PPN Bakal Naik Jadi 12%, Ini 6 Langkah yang Diusulkan Kadin Surabaya pada Pemerintah

Listen to this article

SURABAYA lintasjatimnews – Rencana pemerintah untuk menaikkan tarif Pajak Pertambahan Nilai (PPN) dari 11% menjadi 12% pada awal tahun 2025 mendapat perhatian dari banyak pihak, tidak terkecuali Kamar Dagang dan Industri (Kadin) Surabaya.

Sebagai organisasi yang mewakili kepentingan dunia usaha, Kadin Surabaya memandang kebijakan ini sebagai langkah yang strategis, namun memerlukan kehati-hatian dan pendekatan yang inklusif agar dapat membawa manfaat yang optimal tanpa mengorbankan stabilitas ekonomi dan kesejahteraan masyarakat.

“Kenaikan PPN ini memiliki dua sisi yang harus dipertimbangkan secara menyeluruh. Di satu sisi, potensi peningkatan penerimaan negara dan disisi lain kebijakan ini bakal menggerus daya beli masyarakat,” tegas Ketua Kadin Kota Surabaya H.M. Ali Affandi LNM di Surabaya, Rabu (20/11/2024).

Lebih jauh ia mengungkapkan, kebijakan ini manh dapat memberikan ruang fiskal yang lebih besar bagi pemerintah untuk membiayai program pembangunan, layanan kesehatan, pendidikan, dan infrastruktur.

“Jika dikelola dengan baik, kebijakan ini dapat memperkuat daya saing Indonesia dalam jangka panjang. Harmonisasi tarif dengan negara-negara tetangga juga menjadi langkah positif dalam menciptakan kesetaraan kebijakan pajak di kawasan,” katanya.

Selain itu, kenaikan harga barang impor akibat tarif yang lebih tinggi dapat menjadi insentif bagi masyarakat untuk lebih memilih produk dalam negeri, yang pada akhirnya akan mendukung penguatan industri lokal.
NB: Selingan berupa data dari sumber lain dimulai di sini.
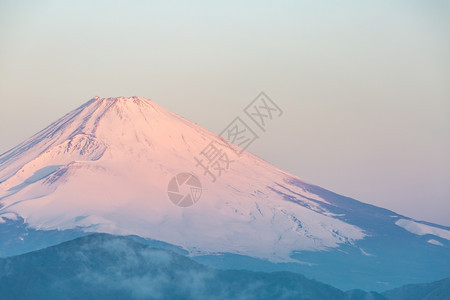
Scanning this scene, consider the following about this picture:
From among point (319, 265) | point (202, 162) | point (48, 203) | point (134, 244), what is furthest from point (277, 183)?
point (134, 244)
“Namun, di sisi lain, kami juga memahami bahwa kenaikan PPN berpotensi memberikan tekanan langsung pada daya beli masyarakat, terutama bagi kelompok berpenghasilan menengah ke bawah. Hal ini dapat menurunkan konsumsi domestik, yang selama ini menjadi pendorong utama pertumbuhan ekonomi,” terang mas Andi, panggilan akrab H.M. Ali Affandi LNM.

Kadin Surabaya khawatir dengan dampak kebijakan ini terhadap pelaku usaha kecil dan menengah (UMKM), yang mungkin akan menghadapi tantangan berat dalam menjaga daya saing dan penyesuaian harga. Karena tanpa persiapan yang memadai, kebijakan ini dapat memperlambat pertumbuhan ekonomi, khususnya di sektor ritel dan jasa, serta menimbulkan kekhawatiran di kalangan pelaku usaha.

“Oleh karena itu, kami dari Kadin Surabaya mengusulkan 6 langkah yang perlu dipertimbangkan oleh pemerintah. Pertama, evaluasi menyeluruh terhadap dampak kebijakan ini, baik dari sisi konsumsi rumah tangga maupun daya saing dunia usaha,” urainya.

Kedua, penerapan kenaikan secara bertahap, misalnya melalui kenaikan menjadi 11,5% pada tahun 2025 sebelum mencapai 12% di tahun berikutnya, sehingga memberikan waktu yang cukup bagi masyarakat dan pelaku usaha untuk beradaptasi.

Ketiga, pemerintah perlu memberikan dukungan berupa insentif atau subsidi kepada sektor-sektor yang paling terdampak, seperti UMKM dan sektor padat karya. Keempat, peningkatan efisiensi pengelolaan pajak dengan meminimalkan kebocoran dan memperluas basis pajak agar beban yang harus ditanggung masyarakat tidak semakin berat. Kelima, memastikan barang kebutuhan pokok serta layanan esensial seperti kesehatan dan pendidikan tetap mendapatkan pengecualian atau tarif rendah untuk melindungi masyarakat berpenghasilan rendah.

“Terakhir, kami mendorong adanya dialog yang intensif antara pemerintah dan dunia usaha agar kebijakan yang diterapkan benar-benar selaras dengan kondisi di lapangan. Kami mendukung langkah pemerintah untuk meningkatkan penerimaan negara demi pembangunan yang lebih baik,” katanya.

Ia berharap kebijakan ini diterapkan dengan penuh kehati-hatian dan pendekatan yang humanis, mengingat dampaknya terhadap masyarakat dan dunia usaha. “Sebagai mitra pemerintah, kami siap untuk memberikan masukan dan berdialog secara terbuka agar kebijakan ini dapat berjalan dengan baik tanpa mengganggu stabilitas ekonomi,” tandas mas Andi.

Kadin Surabaya berkomitmen untuk terus menjadi jembatan antara dunia usaha dan pemerintah, mendorong terciptanya kebijakan yang tidak hanya memperkuat ekonomi nasional, tetapi juga menjaga keseimbangan antara kepentingan masyarakat dan pelaku usaha.

“Kami percaya bahwa dengan kerjasama yang baik, Indonesia dapat terus melangkah maju menuju pertumbuhan ekonomi yang inklusif dan berkelanjutan,” pungkas mas Andi.